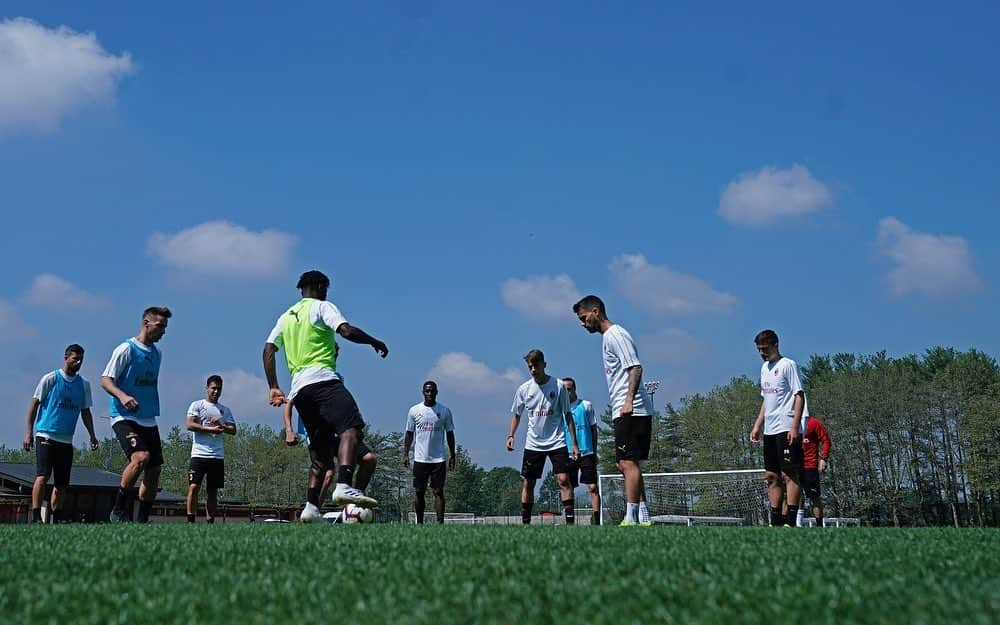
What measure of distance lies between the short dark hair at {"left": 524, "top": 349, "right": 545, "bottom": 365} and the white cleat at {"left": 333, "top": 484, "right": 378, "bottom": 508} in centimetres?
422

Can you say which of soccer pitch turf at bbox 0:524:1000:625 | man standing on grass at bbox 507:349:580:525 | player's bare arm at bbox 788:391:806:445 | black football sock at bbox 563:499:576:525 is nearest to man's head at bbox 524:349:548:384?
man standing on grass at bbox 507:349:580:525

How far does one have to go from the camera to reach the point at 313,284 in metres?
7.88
* * *
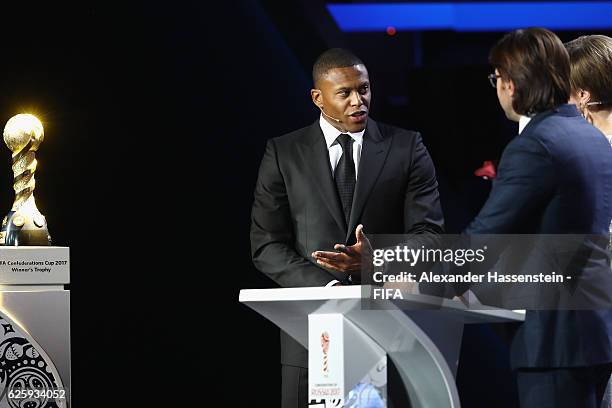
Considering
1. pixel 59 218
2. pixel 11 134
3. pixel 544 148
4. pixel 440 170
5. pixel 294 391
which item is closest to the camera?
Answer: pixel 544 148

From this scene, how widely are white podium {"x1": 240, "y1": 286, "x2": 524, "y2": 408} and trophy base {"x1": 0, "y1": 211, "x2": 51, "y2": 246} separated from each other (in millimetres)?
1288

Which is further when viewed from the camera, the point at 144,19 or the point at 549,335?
...
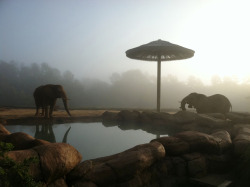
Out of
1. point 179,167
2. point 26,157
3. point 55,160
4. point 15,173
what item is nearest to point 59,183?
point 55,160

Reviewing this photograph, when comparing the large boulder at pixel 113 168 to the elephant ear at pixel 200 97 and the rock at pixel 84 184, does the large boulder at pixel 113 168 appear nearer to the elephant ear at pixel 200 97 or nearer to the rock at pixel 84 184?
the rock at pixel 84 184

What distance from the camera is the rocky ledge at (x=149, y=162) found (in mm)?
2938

Task directions: Count the lines in the rows above that contain the word "item", and give only the number.

Task response: 2